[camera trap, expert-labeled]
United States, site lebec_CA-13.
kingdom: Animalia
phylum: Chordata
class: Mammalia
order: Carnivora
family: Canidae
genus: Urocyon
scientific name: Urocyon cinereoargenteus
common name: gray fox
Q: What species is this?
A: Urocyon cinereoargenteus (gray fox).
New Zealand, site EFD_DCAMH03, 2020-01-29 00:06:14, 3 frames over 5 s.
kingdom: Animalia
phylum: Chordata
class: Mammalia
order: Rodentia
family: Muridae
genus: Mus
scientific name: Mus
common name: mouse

--

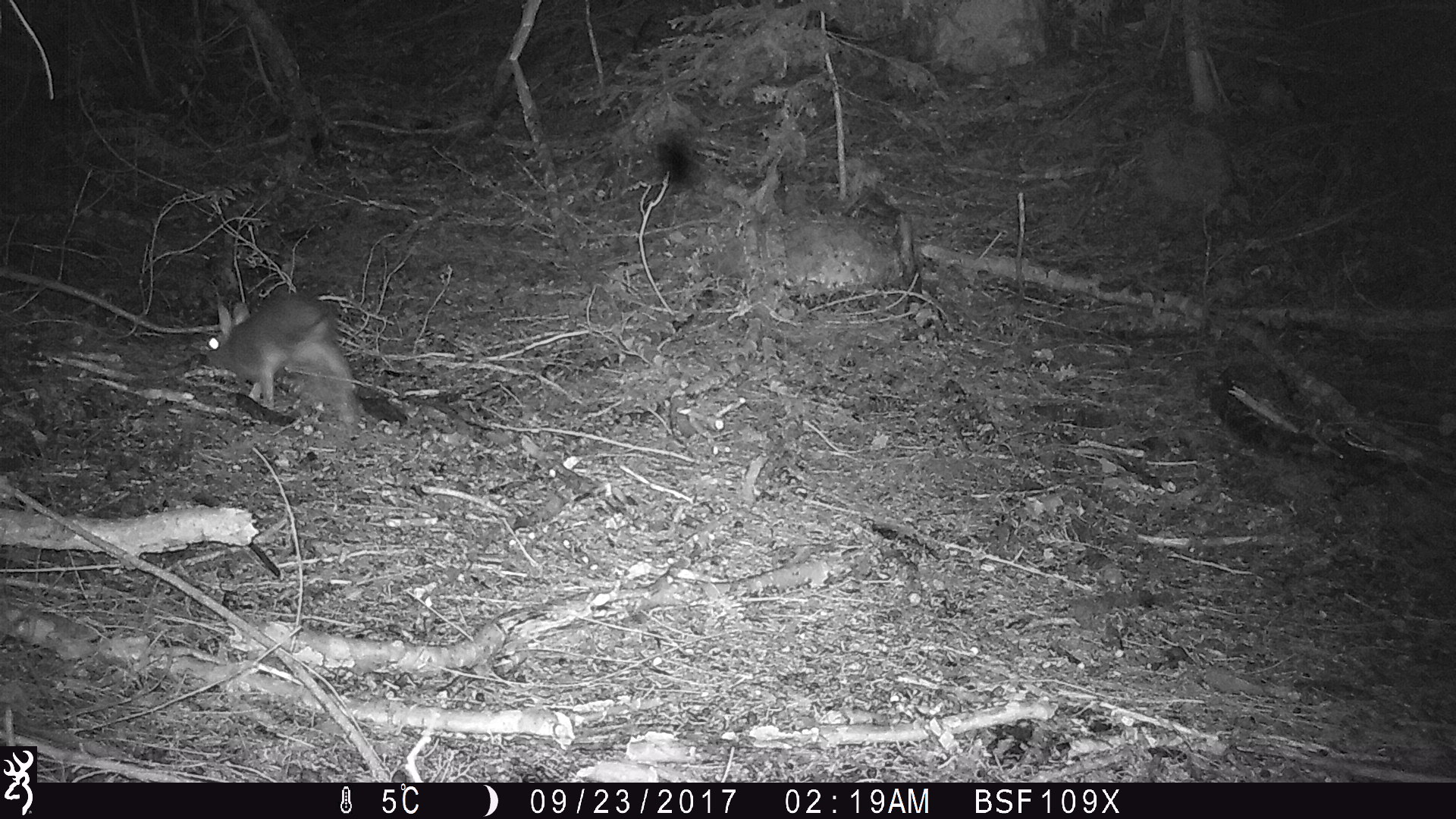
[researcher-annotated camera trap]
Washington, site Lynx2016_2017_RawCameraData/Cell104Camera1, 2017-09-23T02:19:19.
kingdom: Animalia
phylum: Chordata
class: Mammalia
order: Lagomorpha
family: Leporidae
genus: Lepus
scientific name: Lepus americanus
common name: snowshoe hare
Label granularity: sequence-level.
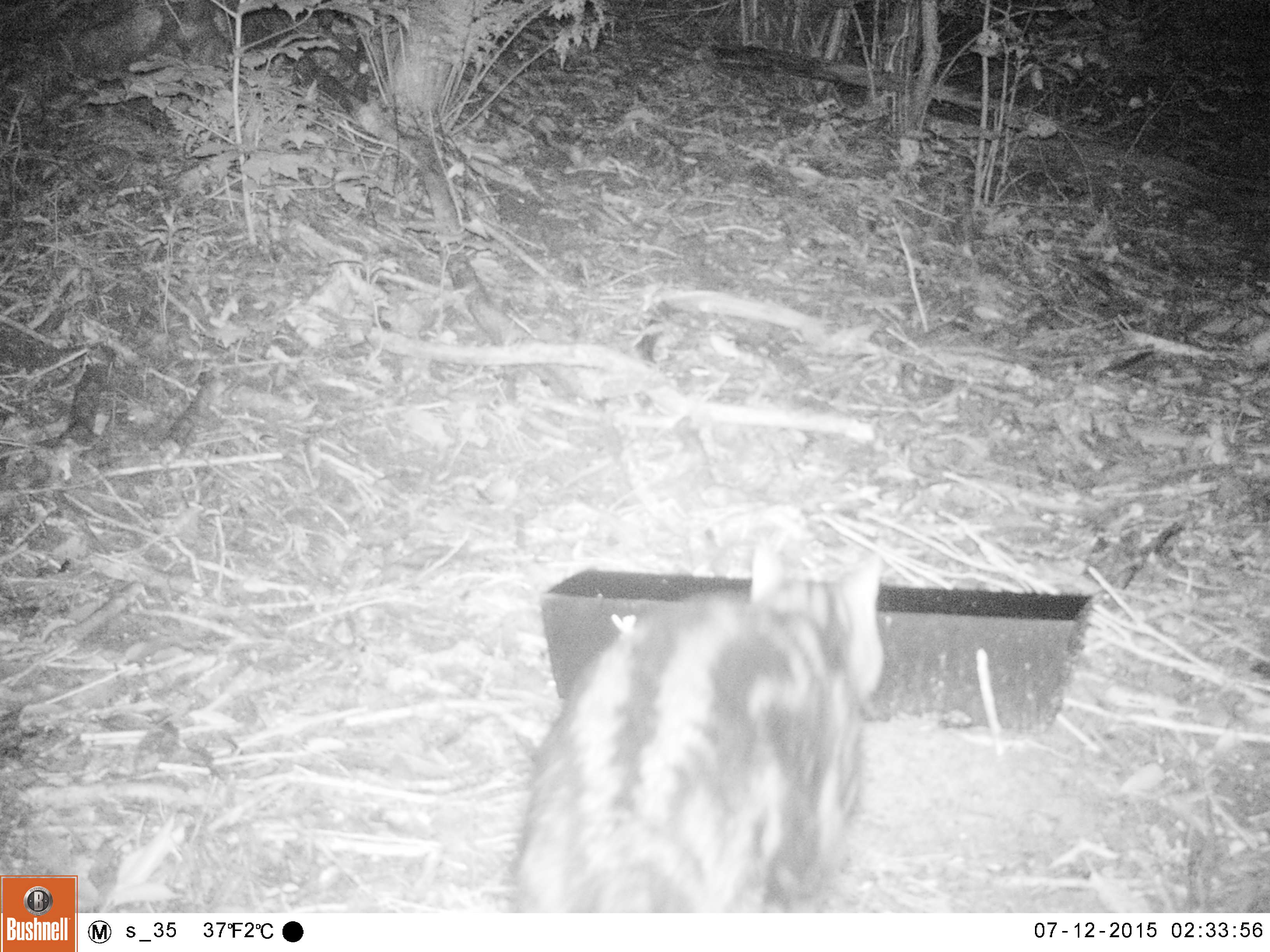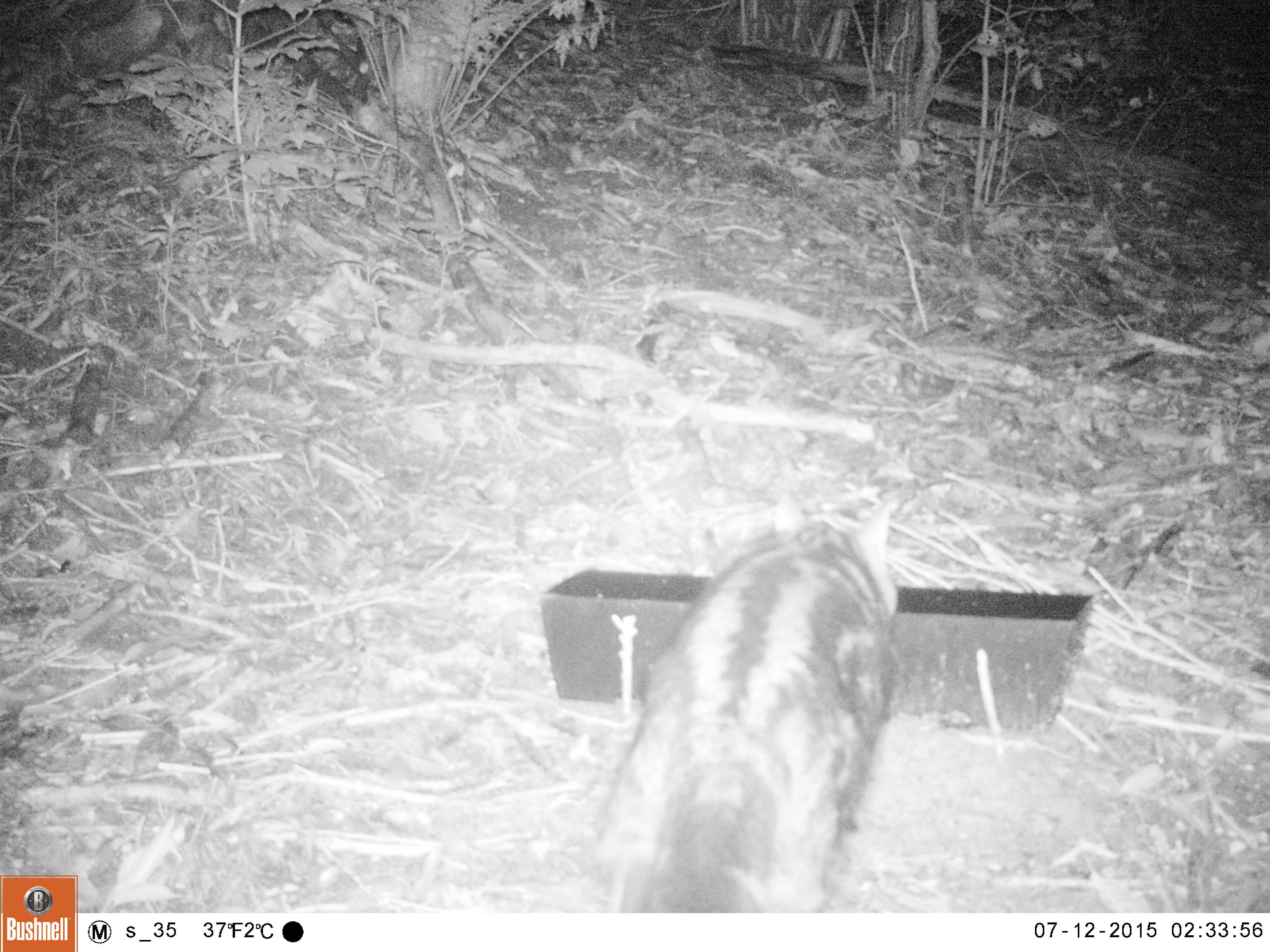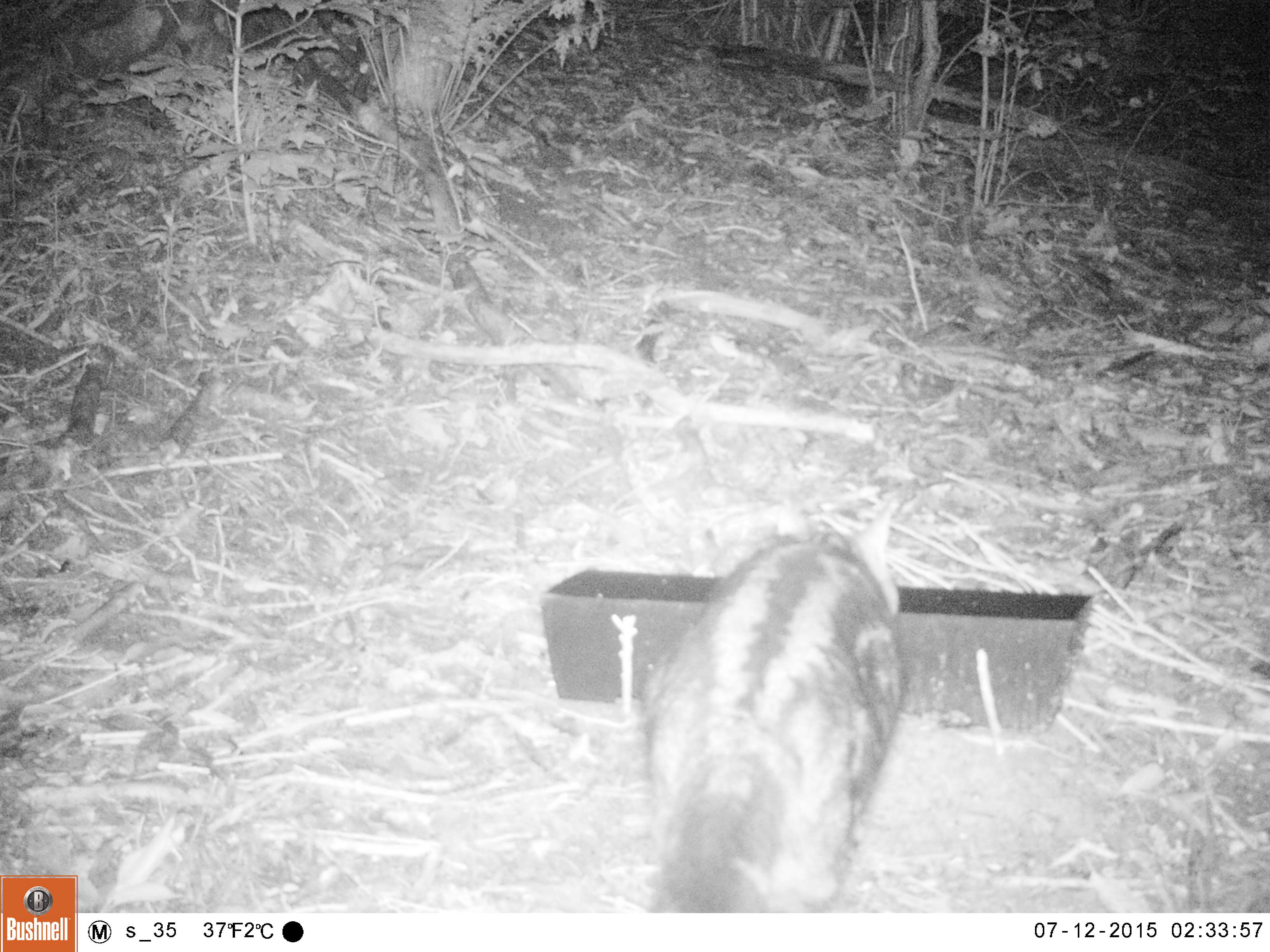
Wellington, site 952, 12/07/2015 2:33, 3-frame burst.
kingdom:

● TASK DESCRIPTION: In the listing above, find the line containing "[camera trap, expert-labeled]" and the line containing "A: Urocyon cinereoargenteus (gray fox).", then retype both and every line between them exactly, with nothing else.

● TASK ANSWER:
[camera trap, expert-labeled]
United States, site lebec_CA-13.
kingdom: Animalia
phylum: Chordata
class: Mammalia
order: Carnivora
family: Canidae
genus: Urocyon
scientific name: Urocyon cinereoargenteus
common name: gray fox
Q: What species is this?
A: Urocyon cinereoargenteus (gray fox).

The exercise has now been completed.